Ben Schmidt, in his “When you have a MALLET, everything looks like a nail” post, notes one of the methodological “saves” of working with two-diminutional graphical data plotted on a familiar plane rather than language (bags of words): one can intuitively recognize error. He identifies the whaling map in which the LDA algorithm grouped together the eastern seaboard shipping and some pacific whaling into a single “topic.” Schmidt writes,
This is a case where I’m really being saved by the restrictive feature space of data. If I were interpreting these MALLET results as text, I might notice it, for example, but start to tell a just-so story about how transatlantic shipping and Pacific whaling really are connected. (Which they are; but so is everything else.) The absurdity of doing that with geographic data like this is pretty clear; but interpretive leaps are extraordinarily easy to make with texts.
The question becomes, what is the threshold for a reasonable connection. Indeed, Schmidt’s interpretation seems particularly not literary.
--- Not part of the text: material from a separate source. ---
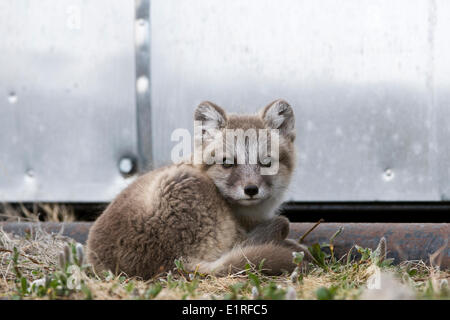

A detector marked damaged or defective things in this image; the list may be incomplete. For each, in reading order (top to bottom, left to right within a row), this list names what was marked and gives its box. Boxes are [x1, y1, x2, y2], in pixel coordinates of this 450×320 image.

rusty metal rail [0, 222, 448, 268]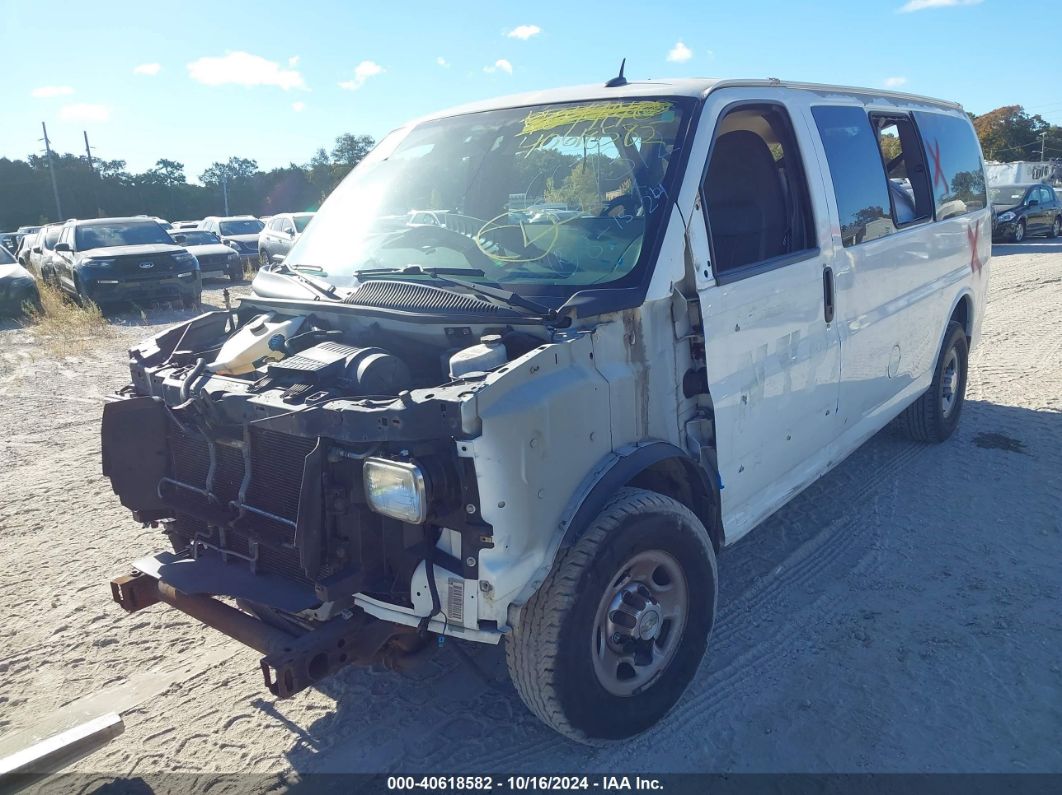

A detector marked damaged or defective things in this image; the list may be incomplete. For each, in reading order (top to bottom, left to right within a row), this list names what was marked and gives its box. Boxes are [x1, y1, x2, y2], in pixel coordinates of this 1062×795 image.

cracked windshield [286, 97, 696, 288]
damaged white van [104, 77, 992, 744]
It seems to me that the “just-so” story about the connection between these two seemingly unrelated patterns would be not only what an academic of literature would accidentally expand on, but would be precisely the bit of information that he or she would be most likely to expand on, turn into a conference presentation, and tote about the conference circuit as a lively report on some unexpected associations (hence, I suppose, Schmidt’s warning).
Ryan Heuser and Long Le-Khac’s “Learning to read data” offers a counter-balance to the impulse to avoid spurious associations (or associations above the spuriosity threshold, which, as Schmidt implies, we must place somewhere). The problem at the other end of the spectrum is throwing away data that does not already confirm what we believe, that is, eliminating data that does not support the conceptual associations and categories that we have already built.
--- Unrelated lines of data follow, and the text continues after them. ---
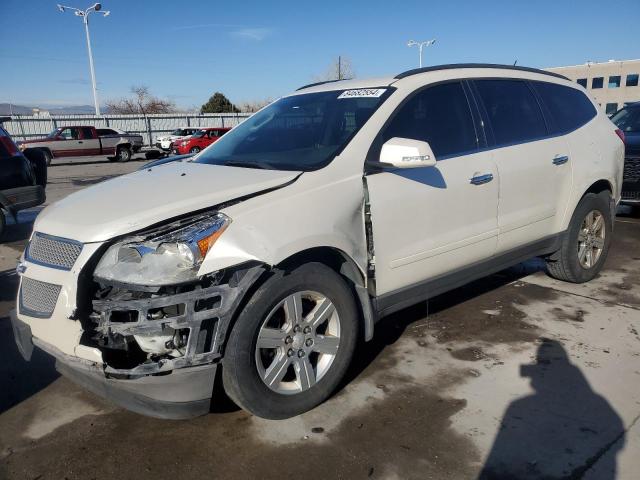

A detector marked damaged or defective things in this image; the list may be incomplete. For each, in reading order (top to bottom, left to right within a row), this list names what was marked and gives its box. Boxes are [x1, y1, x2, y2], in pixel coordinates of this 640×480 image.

cracked headlight [95, 213, 230, 284]
damaged white suv [11, 64, 624, 420]
crushed front bumper [10, 310, 215, 418]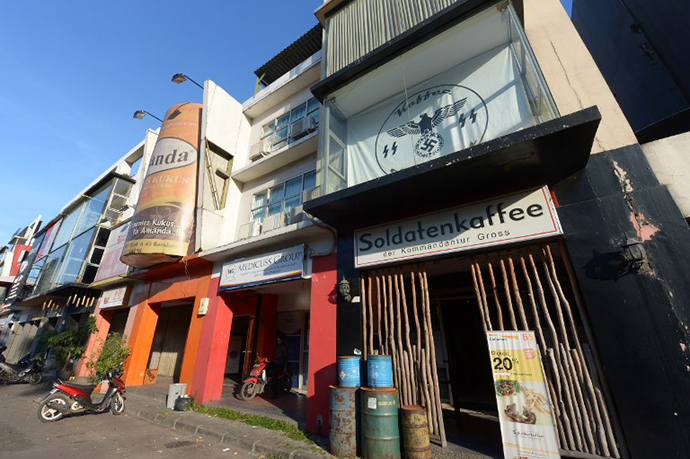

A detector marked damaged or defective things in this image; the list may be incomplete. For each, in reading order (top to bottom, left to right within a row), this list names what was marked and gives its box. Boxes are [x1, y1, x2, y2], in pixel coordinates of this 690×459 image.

rusty metal barrel [330, 386, 358, 458]
rusty metal barrel [358, 388, 400, 459]
rusty metal barrel [400, 406, 428, 459]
A troubling corollary to this is a tendency to throw away data that does not fit our established concepts. When Cohen discards a striking correlation between “belief,” “atheism,” and “Aristotle” as an accident of the data, he does just this. Whether or not the correlation is accidental should be decided by statistical analysis rather than the feeling that it doesn’t make sense. If we required all data to make sense—that is, fit our established concepts—quantitative methods would never produce new knowledge. If the digital humanities are to be more than simply an efficient tool for confirming what we already know, then we need to check this tendency to seek validation.
It seems as though Schmidt may be on the verge of doing just this—or, at least, encouraging literary people that thrive on association to do this—throwing away data that does not fit into a pre-established topic. What is the happy mean here? Heuser and Le-Khac advocate for doing some follow-up statistical modeling to check out the validity of these inchoate associations (when it rains algorithms…). This is, however, where a more traditional literary scholarship could also take over. Perhaps after getting a whiff of some new associative logic, it is time to set off into one’s text(s) and attempt a demonstration on the grounds of compelling and satisfying persuasive writing. Or do we want to see our field move further forward than this?